(Items listed in a dataset)
┄┄┄┄┄┄┄┄┄┄┄┄┄┄┄┄┄┄┄┄

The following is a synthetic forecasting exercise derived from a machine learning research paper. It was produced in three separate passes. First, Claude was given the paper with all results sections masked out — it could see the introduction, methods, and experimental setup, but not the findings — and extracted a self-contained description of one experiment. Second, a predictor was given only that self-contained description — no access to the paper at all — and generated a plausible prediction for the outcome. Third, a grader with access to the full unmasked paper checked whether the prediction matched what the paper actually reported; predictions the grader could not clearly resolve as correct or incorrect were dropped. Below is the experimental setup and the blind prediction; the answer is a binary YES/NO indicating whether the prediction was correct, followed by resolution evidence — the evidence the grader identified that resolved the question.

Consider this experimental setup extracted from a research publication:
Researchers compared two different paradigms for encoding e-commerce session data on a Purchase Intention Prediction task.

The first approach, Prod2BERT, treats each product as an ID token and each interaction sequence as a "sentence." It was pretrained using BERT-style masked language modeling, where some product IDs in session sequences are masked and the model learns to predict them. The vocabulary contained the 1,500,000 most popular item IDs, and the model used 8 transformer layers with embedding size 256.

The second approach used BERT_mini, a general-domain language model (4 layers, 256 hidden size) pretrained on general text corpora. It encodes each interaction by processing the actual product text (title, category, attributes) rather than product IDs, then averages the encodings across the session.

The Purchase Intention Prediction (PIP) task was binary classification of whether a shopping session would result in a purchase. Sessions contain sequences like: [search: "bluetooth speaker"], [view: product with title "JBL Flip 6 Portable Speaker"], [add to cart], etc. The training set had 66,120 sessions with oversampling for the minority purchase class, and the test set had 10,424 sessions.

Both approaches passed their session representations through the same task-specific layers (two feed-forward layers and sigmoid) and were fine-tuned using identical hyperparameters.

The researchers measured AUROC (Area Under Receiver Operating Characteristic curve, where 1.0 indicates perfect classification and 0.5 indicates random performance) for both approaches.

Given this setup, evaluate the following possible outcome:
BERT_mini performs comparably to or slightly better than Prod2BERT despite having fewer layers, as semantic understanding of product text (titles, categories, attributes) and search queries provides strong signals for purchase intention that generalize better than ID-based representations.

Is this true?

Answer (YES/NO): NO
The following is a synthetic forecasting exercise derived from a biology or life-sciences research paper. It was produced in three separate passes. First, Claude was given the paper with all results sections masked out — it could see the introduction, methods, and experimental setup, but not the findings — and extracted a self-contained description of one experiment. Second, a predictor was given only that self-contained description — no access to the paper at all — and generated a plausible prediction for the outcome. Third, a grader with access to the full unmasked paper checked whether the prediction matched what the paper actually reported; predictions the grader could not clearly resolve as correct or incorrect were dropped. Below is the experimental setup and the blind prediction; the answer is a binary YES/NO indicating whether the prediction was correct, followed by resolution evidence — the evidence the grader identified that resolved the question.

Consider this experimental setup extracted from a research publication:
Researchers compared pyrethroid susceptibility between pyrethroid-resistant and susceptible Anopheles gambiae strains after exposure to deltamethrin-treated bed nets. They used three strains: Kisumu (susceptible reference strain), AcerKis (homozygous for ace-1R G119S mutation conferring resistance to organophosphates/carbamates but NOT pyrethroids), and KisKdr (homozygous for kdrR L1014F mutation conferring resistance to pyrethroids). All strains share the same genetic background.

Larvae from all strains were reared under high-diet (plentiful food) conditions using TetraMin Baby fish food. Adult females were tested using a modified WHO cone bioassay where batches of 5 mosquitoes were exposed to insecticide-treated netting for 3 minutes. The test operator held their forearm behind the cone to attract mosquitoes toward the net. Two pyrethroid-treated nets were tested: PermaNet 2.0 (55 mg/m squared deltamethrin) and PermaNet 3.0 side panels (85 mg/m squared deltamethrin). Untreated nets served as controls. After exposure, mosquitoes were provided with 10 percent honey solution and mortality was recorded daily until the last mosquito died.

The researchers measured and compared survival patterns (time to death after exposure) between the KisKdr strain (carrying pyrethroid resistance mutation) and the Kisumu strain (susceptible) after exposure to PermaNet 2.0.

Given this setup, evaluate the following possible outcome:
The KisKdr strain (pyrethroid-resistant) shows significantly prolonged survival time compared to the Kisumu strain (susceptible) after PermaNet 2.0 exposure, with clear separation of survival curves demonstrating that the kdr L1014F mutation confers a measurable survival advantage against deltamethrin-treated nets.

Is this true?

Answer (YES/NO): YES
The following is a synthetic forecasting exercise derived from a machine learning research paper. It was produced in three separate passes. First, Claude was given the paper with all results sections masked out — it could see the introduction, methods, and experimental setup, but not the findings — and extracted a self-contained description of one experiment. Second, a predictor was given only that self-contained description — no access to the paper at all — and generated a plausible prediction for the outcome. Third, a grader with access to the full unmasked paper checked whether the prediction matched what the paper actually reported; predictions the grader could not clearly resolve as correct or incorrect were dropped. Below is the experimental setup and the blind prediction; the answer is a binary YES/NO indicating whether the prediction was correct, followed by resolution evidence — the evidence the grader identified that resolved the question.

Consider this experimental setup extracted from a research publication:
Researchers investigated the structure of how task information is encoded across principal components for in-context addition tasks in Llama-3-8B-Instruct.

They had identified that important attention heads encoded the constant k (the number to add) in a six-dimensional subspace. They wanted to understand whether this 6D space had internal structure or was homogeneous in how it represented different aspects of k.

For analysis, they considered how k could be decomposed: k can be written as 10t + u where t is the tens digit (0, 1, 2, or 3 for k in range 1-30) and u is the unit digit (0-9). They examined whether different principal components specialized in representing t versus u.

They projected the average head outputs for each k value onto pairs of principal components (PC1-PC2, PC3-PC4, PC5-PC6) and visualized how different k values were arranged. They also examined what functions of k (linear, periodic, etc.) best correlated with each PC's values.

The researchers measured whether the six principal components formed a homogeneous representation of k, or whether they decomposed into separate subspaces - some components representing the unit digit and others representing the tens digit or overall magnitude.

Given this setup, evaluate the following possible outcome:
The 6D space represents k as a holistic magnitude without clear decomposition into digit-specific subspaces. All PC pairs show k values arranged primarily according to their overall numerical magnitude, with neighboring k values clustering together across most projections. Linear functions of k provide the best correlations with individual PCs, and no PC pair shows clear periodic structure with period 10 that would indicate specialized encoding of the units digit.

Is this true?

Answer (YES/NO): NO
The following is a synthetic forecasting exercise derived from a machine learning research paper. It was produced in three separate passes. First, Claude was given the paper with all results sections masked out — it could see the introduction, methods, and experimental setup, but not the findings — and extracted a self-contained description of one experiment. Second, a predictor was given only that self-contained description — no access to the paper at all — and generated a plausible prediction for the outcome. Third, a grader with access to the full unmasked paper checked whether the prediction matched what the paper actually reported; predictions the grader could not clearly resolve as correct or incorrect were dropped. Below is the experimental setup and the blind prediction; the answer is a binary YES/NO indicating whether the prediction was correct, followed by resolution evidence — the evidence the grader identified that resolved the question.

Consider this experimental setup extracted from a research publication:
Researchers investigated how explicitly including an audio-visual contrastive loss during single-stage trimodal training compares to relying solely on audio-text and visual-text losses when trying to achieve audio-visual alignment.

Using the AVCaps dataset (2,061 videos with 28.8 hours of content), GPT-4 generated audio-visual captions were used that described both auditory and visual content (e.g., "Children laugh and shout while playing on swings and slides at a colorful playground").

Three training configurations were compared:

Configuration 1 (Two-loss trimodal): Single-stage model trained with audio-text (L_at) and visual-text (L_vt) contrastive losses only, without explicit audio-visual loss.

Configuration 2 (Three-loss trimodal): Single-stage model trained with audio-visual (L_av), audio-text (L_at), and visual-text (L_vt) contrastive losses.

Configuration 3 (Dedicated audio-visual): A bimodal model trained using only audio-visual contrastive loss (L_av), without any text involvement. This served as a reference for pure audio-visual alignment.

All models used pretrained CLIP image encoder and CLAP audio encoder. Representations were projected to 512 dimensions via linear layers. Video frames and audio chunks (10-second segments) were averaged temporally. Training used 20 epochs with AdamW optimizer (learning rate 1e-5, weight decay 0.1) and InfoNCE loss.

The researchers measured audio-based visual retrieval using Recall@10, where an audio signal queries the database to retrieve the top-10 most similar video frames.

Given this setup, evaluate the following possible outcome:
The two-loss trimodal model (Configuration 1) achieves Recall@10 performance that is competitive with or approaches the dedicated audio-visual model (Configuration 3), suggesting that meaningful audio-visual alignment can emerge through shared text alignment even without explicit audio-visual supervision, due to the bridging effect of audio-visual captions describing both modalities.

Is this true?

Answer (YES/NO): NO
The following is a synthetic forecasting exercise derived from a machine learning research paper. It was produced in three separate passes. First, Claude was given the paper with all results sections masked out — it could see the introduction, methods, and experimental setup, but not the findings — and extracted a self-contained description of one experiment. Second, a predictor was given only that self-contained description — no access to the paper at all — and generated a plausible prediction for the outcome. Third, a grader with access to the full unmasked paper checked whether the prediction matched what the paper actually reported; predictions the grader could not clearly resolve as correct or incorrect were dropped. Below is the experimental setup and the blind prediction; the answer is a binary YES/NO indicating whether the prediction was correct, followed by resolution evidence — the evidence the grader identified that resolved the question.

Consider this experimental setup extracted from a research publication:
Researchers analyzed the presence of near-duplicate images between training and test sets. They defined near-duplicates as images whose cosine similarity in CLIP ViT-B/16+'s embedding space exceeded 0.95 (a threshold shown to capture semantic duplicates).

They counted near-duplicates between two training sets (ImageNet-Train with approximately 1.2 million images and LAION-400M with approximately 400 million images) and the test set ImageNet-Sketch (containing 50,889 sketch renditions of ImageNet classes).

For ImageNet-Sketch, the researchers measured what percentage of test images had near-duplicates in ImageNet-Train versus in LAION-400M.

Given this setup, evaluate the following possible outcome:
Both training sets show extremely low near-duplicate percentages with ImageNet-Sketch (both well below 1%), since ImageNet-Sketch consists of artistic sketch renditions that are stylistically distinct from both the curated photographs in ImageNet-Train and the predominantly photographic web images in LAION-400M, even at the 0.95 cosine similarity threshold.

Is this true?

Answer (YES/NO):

┄┄┄┄┄┄┄┄┄┄┄┄┄┄┄┄┄┄┄┄

--- Your objective ---
Transcribe the records from their first line. Stop after the line with "Researchers compared two", including it.

--- Task answer ---
The following is a synthetic forecasting exercise derived from a machine learning research paper. It was produced in three separate passes. First, Claude was given the paper with all results sections masked out — it could see the introduction, methods, and experimental setup, but not the findings — and extracted a self-contained description of one experiment. Second, a predictor was given only that self-contained description — no access to the paper at all — and generated a plausible prediction for the outcome. Third, a grader with access to the full unmasked paper checked whether the prediction matched what the paper actually reported; predictions the grader could not clearly resolve as correct or incorrect were dropped. Below is the experimental setup and the blind prediction; the answer is a binary YES/NO indicating whether the prediction was correct, followed by resolution evidence — the evidence the grader identified that resolved the question.

Consider this experimental setup extracted from a research publication:
Researchers compared two different paradigms for encoding e-commerce session data on a Purchase Intention Prediction task.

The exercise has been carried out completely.